**Documento**
------------
No CBPF, Tiomno explorou outra ideia de sua tese de doutorado, a busca de uma equação matemática que pudesse explicar as interações fracas. Ele selecionou duas abordagens possíveis, apostou em uma delas, mas a outra é que se mostrou consistente com os experimentos nos aceleradores de partículas. Em 2003, Freire ouviu Tiomno reconhecer que tinha esquecido das análises de desintegração do méson-pi feitas por Elisa e pela física Neusa Margem no próprio CBPF que indicariam que a segunda abordagem matemática é que estaria certa. “Ele preferiu usar os resultados mais recentes de outro pesquisador, mas que estavam errados”, comenta o historiador da ciência Alfredo Tolmasquim, do Museu do Amanhã, no Rio de Janeiro. Sobrinho do físico carioca, Tolmasquim espera publicar em junho a biografia Jayme Tiomno – A life for physics, a life for Brazil (Springer), escrita com o físico alemão William Brewer, pesquisador aposentado da Universidade Livre de Berlim que viveu 10 anos com Sônia, enteada do biografado.

“Tiomno faz parte de uma geração de pesquisadores brasileiros, como Lattes, Schenberg e Leite Lopes, que conviveu com grandes cientistas e estabeleceu uma concepção de trabalho que colocou a física do país em um padrão internacional de qualidade”, diz Bediaga, que escreveu cinco artigos científicos com Tiomno. “Ele cobrava muito os estudantes para buscarem coisas novas e ousadas, trabalhar muito e brigar por suas ideias.”

Arquivo Jayme Tiomno Tiomno ao receber o Prêmio Moinho Santista, em 1957Arquivo Jayme Tiomno

Em 1960, em uma conferência de física de alta energia nos Estados Unidos, Tiomno propôs a existência de um novo típo de méson, que deveria resultar da desintegração de outra partícula, o bárion. Foi o primeiro estudo de transformação de uma partícula em outras, mais estáveis, a chamada ressonância.

Logo depois, em um acelerador da Universidade da Califórnia em Berkeley, nos Estados Unidos, foi descoberto o méson vetorial K*(890), com massa próxima à que ele tinha sugerido. Segundo Bediaga, a partícula proposta por Tiomno seria mais próxima do méson kappa (800), identificada em 2002.

Arquivo Jayme Tiomno Carta de 1987 de Wheeler indicando Tiomno para receber o Prêmio Nobel, o que não se concretizouArquivo Jayme Tiomno

De volta a Princeton
Em 1965, Tiomno se mudou para a Universidade de Brasília (UnB), mas logo se demitiu, junto com mais de 220 professores, que não aceitaram as intervenções do governo militar, e passou um ano no Centro Internacional de Física Teórica, em Trieste, na Itália. Estava na USP, como professor concursado, em 1968, quando ele e Elisa foram incluídos em uma lista de professores universitários simpatizantes da esquerda. No ano seguinte, com o Ato Institucional nº 5, foram afastados da universidade com muitos outros professores, como Schenberg e Leite Lopes e os sociólogos Florestan Fernandes (1920-1995) e Fernando Henrique Cardoso.
------------
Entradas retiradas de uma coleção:
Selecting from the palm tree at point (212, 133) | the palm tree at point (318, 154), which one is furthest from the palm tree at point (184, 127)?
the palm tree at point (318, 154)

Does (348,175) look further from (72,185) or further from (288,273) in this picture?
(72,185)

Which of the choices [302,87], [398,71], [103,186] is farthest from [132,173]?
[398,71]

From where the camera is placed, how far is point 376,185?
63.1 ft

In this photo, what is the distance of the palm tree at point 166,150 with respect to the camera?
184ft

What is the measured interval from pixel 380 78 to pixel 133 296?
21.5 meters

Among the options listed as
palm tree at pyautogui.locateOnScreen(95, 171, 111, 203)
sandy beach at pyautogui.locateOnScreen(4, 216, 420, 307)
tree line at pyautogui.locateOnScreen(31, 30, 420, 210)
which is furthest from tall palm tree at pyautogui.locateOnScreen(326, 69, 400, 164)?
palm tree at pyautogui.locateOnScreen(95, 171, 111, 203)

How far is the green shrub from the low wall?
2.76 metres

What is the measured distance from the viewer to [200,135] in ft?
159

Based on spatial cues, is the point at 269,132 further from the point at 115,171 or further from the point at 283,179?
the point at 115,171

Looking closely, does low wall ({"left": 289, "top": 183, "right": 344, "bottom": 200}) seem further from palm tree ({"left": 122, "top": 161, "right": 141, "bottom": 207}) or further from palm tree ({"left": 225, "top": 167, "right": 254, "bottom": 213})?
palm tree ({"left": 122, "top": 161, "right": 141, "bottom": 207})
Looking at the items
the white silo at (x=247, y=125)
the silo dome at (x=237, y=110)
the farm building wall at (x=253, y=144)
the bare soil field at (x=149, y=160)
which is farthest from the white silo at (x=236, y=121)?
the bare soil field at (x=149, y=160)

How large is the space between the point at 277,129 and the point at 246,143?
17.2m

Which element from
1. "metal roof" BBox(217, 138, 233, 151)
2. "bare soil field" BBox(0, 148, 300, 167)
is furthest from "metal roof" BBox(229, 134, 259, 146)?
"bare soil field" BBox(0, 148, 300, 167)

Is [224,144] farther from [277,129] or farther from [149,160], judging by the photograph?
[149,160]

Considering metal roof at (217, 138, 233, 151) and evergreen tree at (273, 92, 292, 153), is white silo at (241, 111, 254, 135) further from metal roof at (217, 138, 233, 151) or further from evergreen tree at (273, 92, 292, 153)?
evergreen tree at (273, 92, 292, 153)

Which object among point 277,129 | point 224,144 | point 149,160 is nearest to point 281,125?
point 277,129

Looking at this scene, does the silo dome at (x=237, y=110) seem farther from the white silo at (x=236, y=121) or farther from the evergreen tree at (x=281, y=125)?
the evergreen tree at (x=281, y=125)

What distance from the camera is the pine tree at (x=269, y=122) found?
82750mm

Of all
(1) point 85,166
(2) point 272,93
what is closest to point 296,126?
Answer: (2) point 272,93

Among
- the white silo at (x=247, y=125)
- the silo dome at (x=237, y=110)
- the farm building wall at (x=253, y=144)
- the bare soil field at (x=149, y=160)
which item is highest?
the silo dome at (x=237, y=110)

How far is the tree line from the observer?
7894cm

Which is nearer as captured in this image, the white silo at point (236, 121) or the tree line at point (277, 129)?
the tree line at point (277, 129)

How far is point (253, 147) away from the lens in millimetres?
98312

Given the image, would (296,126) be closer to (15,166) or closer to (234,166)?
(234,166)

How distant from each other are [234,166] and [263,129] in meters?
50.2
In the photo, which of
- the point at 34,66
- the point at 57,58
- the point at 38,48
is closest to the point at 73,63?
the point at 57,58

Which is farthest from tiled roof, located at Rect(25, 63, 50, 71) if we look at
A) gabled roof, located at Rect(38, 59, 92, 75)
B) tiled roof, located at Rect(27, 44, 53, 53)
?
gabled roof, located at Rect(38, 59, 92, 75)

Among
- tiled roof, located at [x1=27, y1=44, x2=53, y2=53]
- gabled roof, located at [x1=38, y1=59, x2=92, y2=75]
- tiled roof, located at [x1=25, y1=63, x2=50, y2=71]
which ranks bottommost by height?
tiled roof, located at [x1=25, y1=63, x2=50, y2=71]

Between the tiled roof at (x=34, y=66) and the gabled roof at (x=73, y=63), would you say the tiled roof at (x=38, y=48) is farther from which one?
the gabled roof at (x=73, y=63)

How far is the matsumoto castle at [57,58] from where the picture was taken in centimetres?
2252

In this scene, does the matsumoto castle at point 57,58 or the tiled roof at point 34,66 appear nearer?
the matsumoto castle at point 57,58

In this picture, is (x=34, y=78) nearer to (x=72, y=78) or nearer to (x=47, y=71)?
------------
**Enunciado**
Edite o trecho do documento sobre Jayme Tiomno que vai de "Arquivo Jayme Tiomno Tiomno" até "a chamada ressonância.", inclusive, substituindo "conferência" por "reunião". Responda com base somente no documento.

**Resultado da tarefa**
Arquivo Jayme Tiomno Tiomno ao receber o Prêmio Moinho Santista, em 1957Arquivo Jayme Tiomno

Em 1960, em uma reunião de física de alta energia nos Estados Unidos, Tiomno propôs a existência de um novo típo de méson, que deveria resultar da desintegração de outra partícula, o bárion. Foi o primeiro estudo de transformação de uma partícula em outras, mais estáveis, a chamada ressonância.